__EXTRAIT FOURNI__:
•••••

PEUT-ON ÊTRE DE GAUCHE
ET NE
PAS ÊTRE RÉPUBLICAIN ?
Question dont la
réponse, négative, tombe a priori sous le sens. Et pourtant …
➤ On ne peut pas être républicain et s’accommoder de la monarchie
élective léguée par le Général de Gaulle.
➤ On ne peut pas être républicain et s’inscrire dans la
logique plébiscitaire sur laquelle la V ème république fait reposer le pouvoir
personnel qu’elle institue.
Simplement parce
qu’être républicain, c’est porter, incorporée à toutes fibres de son être, une
exécration irréductible et absolue à l’encontre de toute forme de pouvoir de
personnel.
➤ On ne peut pas être
républicain et se résigner à ce que la constitution de son pays soit violée
depuis le jour de sa promulgation. La confiscation des attributions du
gouvernement et du Premier ministre par le président de la République, l’usurpation
du pouvoir exécutif - inconcevable dans
tout autre état démocratique – qui en est l’effet, peuvent-elles laisser indifférents
quiconque se réclame de la République et du républicanisme ?
Indifférent ou
inattentif alors qu’elles constituent, davantage encore qu’un ‘’coup d’Etat
permanent’’, une forfaiture continue : une forfaiture commise (hors
périodes de cohabitation) depuis la mise en place de la constitution de
1958. Une forfaiture pour la raison
que la première mission confiée aux présidents de la République est de veiller
au respect de la Constitution. Alors
que ceux-ci n’ont cessé de la piétiner.
➤ Et pourtant cette forfaiture qui la relève encore ?

•••••

__DONNÉES FOURNIES__:
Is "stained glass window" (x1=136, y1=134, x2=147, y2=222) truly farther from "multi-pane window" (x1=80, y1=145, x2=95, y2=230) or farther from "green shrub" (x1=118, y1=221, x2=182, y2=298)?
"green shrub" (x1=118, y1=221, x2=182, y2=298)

•••••

__SÉRIE D'EXERCICES__:
A: Reproduisez à l'identique, dans le texte sur la gauche et la République, le passage qui va de « Question dont la » jusqu'à « personnel qu’elle institue. ».
B: Poursuivez la rédaction du texte sur la gauche et la République en reprenant après sa dernière phrase.

__RÉSULTATS ATTENDUS__:
A:
Question dont la
réponse, négative, tombe a priori sous le sens. Et pourtant …
➤ On ne peut pas être républicain et s’accommoder de la monarchie
élective léguée par le Général de Gaulle.
➤ On ne peut pas être républicain et s’inscrire dans la
logique plébiscitaire sur laquelle la V ème république fait reposer le pouvoir
personnel qu’elle institue.

B:
Deux
générations ont été à ce point tympanisées des mérites de la Vème république qu’à
quelques exceptions méritoires près, elles n’ont plus l’idée d’exercer leur
sens critique à son égard. Et vis-à-vis de ceux, en nombre de plus en plus réduit,
qui persistent à opposer à la concentration des pouvoirs entre les mains du président
de la République qu’aux termes de la Loi fondamentale, le gouvernement
« détermine et conduit la politique de la Nation » et que « le
Premier ministre dirige l’action du gouvernement », la réplique est
invariablement la même : ils ignorent ‘’l’esprit des
institutions’’.
Ou comment
justifier l’injustifiable par un argument dont la seule force réside dans la
répétition quasi unanime dont il fait l’objet depuis un demi siècle. Mais qui
demeure ce qu’il est : un non sens juridique. A-t-on déjà vu que l’esprit
d’une loi puisse signifier exactement et radicalement le contraire de ce que la
lettre de cette loi énonce ?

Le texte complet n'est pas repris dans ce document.